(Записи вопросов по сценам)

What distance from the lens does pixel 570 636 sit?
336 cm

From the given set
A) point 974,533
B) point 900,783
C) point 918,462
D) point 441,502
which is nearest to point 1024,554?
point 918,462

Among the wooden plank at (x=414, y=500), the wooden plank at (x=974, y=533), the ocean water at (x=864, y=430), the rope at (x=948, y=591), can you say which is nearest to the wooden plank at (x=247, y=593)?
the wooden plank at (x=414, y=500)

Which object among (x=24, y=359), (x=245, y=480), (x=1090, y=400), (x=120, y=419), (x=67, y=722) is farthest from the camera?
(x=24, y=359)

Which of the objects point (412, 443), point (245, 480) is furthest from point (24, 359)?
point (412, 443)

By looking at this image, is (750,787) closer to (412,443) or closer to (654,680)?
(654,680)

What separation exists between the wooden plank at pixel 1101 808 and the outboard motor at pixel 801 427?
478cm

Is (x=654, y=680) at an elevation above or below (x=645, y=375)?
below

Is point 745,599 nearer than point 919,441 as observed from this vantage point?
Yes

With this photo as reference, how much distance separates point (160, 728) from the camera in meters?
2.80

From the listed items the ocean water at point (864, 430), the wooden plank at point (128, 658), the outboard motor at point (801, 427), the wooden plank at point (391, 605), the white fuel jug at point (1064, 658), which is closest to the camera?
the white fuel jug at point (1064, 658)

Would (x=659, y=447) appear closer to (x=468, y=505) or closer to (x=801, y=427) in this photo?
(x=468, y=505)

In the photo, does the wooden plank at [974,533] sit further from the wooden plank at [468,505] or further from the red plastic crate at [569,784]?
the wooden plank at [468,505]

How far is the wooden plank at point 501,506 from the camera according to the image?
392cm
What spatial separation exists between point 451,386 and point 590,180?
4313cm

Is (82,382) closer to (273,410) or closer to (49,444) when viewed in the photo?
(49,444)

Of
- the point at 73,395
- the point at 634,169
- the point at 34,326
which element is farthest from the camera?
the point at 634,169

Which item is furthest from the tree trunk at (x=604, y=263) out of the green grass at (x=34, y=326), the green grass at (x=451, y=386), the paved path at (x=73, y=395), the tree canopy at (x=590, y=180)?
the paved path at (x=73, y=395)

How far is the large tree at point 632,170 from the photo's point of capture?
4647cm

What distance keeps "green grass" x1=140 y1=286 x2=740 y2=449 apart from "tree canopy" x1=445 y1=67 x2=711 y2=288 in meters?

### ПИСЬМЕННОЕ ЗАДАНИЕ
Пожалуйста, выведите все записи целиком, дословно повторив каждую строку.

### РЕЗУЛЬТАТ
What distance from the lens does pixel 570 636 sit?
336 cm

From the given set
A) point 974,533
B) point 900,783
C) point 918,462
D) point 441,502
which is nearest to point 1024,554?
point 918,462

Among the wooden plank at (x=414, y=500), the wooden plank at (x=974, y=533), the ocean water at (x=864, y=430), the rope at (x=948, y=591), can you say which is nearest to the wooden plank at (x=247, y=593)?
the wooden plank at (x=414, y=500)

Which object among (x=24, y=359), (x=245, y=480), (x=1090, y=400), (x=120, y=419), (x=67, y=722) is farthest from the camera?
(x=24, y=359)

Which of the objects point (412, 443), point (245, 480) is furthest from point (24, 359)?
point (412, 443)

By looking at this image, is (750,787) closer to (412,443) or closer to (654,680)?
(654,680)

What separation exists between the wooden plank at pixel 1101 808 and the outboard motor at pixel 801 427?
478cm

Is (x=654, y=680) at an elevation above or below (x=645, y=375)?
below

Is point 745,599 nearer than point 919,441 as observed from this vantage point?
Yes

With this photo as reference, how much distance separates point (160, 728) from the camera in meters?
2.80

From the listed items the ocean water at point (864, 430), the wooden plank at point (128, 658), the outboard motor at point (801, 427), the wooden plank at point (391, 605), the white fuel jug at point (1064, 658), which is closest to the camera?
the white fuel jug at point (1064, 658)

Would (x=659, y=447) appear closer to (x=468, y=505) or closer to (x=801, y=427) in this photo?
(x=468, y=505)

In the photo, does the wooden plank at [974,533] sit further from the wooden plank at [468,505] or further from the red plastic crate at [569,784]?
the wooden plank at [468,505]

How far is the wooden plank at point 501,506 from the camera according to the image?
392cm
What spatial separation exists between point 451,386 and point 590,180?
4313cm

Is (82,382) closer to (273,410) or closer to (49,444) when viewed in the photo?
(49,444)

Of
- the point at 73,395
- the point at 634,169
- the point at 34,326
which element is farthest from the camera?
the point at 634,169

Which item is furthest from the tree trunk at (x=604, y=263) out of the green grass at (x=34, y=326), the green grass at (x=451, y=386), the paved path at (x=73, y=395), the tree canopy at (x=590, y=180)?
the paved path at (x=73, y=395)

How far is the large tree at point 632,170 from the photo's point of capture?
4647cm

What distance keeps "green grass" x1=140 y1=286 x2=740 y2=449 apart from "tree canopy" x1=445 y1=67 x2=711 y2=288 in meters?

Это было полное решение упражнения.